This post is reprinted from Communications of the ACM. The original post by Michael Stonebraker (MIT CSAIL) and Jeremy Kepner (MIT CSAIL, MIT Lincoln Lab, MIT Math Department) can be found here.

Michael StonebrakerHadoop has spread rapidly in the last few years as a platform for parallel computation in Java. As such, it has achieved the goal of bringing parallel processing to the millions of programmers in the Java community.  Prior attempts to do this (Java Grande, JavaHPC) have not succeeded, and we applaud Hadoop for its success in this area, which we believe is due largely to the simplicity and accessibility of its environment.

However, we see lots of improvement that will be required for serious production use, at least in the science domain of a large National Laboratory, such as Lincoln Labs, where one of us works. Briefly, the dominant use cases for Hadoop in our environment are:

  • Parallel computation, mostly scientific analytical codes
  • Information aggregation and rollups of data sets

We discuss these two use cases in turn.

Hadoop Computation

Many of our scientific codes organize a collection of nodes into a 2-D (or 3-D or N-D) rectangular partitioned grid.  Then, each node executes the following template;

Until end-condition {
Local computation on local data partition
Output state
Send/receive data to/from a subset of nodes holding other data partitions

This template describes most computational fluid dynamics (CFD) codes, essentially all atmospheric and ocean simulation models, linear algebra operations, sparse graph operations, image processing, and signal processing.  When considering this class of problems in Hadoop, the following issues arise:

The local computation is very stateful from one iteration step to the next.  Preserving state across successive Map-Reduce steps requires writing it to the file system, an expensive alternative.  Also, the above codes require direct node-to-node communication, which is not supported in the Map-Reduce framework.  Third, these codes bind a particular computation to the same node across iterations.  Again, this is not supported in the Map-Reduce model.

• GOALS:
• a. In the Hadoop post, what do the authors say is largely responsible for Hadoop's success in bringing parallel processing to Java programmers?
• b. Recast the paragraph of the Hadoop post that begins "The local computation is very stateful" as a short bulleted list that keeps its main points.
• c. Extend the Hadoop post with new text that follows on from its last paragraph.

• RAW DATA:

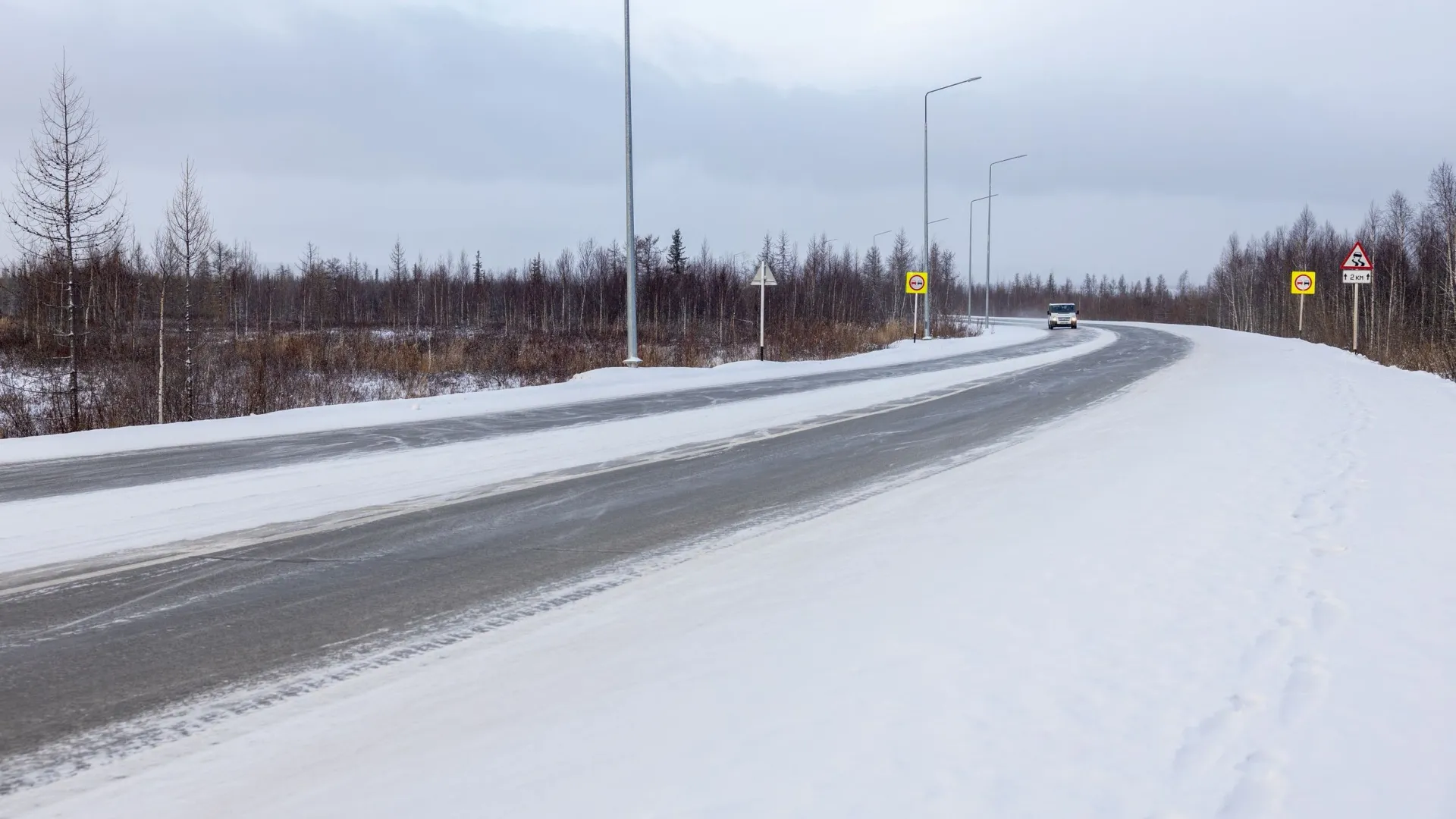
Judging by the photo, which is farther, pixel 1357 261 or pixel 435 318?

• TASK ANSWERS:
• a. The simplicity and accessibility of its environment.

• b.
- The local computation carries a lot of state from one iteration to the next, and preserving that state across Map-Reduce steps means writing it to the file system, which is expensive.
- The codes need direct node-to-node communication, which the Map-Reduce framework does not support.
- The codes bind a given computation to the same node across iterations, which the Map-Reduce model also does not support.

• c.
We estimate that the Map-Reduce model works well for about 5% of Lincoln Labs users.  The other 95% must shoehorn their computation into this model, and pay 1-2 orders of magnitude in performance as a result.  Few scientists are willing to take this hit, except on very small data sets.

Many argue that performance does not matter.  That may be true at the low end; however for the loads we see at Lincoln Labs as well as the data centers we are familiar with, performance matters a lot, and there are never enough computing resources.  Our institution is leading a collaborative investment of $100M to place our next generation supercomputing center near a hydroelectric dam to reduce its carbon footprint by an order of magnitude. The performance loss inherent in Hadoop is an impossible-to-absorb penalty.

Even at lower scale, it is extremely eco-unfriendly to waste power using an inefficient system like Hadoop.

In summary, we see the following steps in Hadoop adoption in the computation arena.

Step 1: Adopt Hadoop for pilot projects

Step 2: Scale Hadoop to production use

Step 3: Hit the wall, as the above problems become big issues

Step 4: Morph to something that deals with our issues.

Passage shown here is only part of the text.